BEGIN Material for the task
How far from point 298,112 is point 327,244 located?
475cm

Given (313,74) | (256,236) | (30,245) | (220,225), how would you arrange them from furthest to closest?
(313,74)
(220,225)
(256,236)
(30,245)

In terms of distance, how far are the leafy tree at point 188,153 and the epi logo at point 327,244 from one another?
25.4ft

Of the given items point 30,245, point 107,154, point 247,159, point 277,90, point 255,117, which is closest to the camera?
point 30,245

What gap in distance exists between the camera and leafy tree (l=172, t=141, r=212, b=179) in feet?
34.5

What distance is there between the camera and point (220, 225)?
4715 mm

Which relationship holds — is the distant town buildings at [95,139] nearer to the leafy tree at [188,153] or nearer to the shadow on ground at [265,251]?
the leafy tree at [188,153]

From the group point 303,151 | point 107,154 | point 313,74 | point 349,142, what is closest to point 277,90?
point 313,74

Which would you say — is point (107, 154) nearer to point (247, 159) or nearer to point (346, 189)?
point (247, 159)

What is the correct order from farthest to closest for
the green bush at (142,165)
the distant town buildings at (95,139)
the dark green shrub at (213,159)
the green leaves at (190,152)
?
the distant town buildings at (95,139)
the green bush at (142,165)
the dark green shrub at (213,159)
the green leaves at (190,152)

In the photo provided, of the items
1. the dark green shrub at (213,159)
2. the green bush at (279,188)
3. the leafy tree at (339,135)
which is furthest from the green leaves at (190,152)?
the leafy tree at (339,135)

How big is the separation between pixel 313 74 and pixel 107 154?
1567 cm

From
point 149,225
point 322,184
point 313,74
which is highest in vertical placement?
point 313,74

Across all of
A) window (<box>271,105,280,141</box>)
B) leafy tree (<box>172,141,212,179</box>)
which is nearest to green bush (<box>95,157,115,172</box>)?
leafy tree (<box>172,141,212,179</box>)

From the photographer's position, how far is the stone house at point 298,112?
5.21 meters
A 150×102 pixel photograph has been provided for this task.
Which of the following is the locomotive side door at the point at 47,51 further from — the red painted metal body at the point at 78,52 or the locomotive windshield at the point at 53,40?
END Material for the task
**Written problem:** Beginning at the line that contains "A 150×102 pixel" and continuing through the end of the items, format those lines as a Markdown table with the columns Row and Line. Number each row and omit any blank lines.

**Result of this exercise:**
| Row | Line |
|---|---|
| 1 | A 150×102 pixel photograph has been provided for this task. |
| 2 | Which of the following is the locomotive side door at the point at 47,51 further from — the red painted metal body at the point at 78,52 or the locomotive windshield at the point at 53,40? |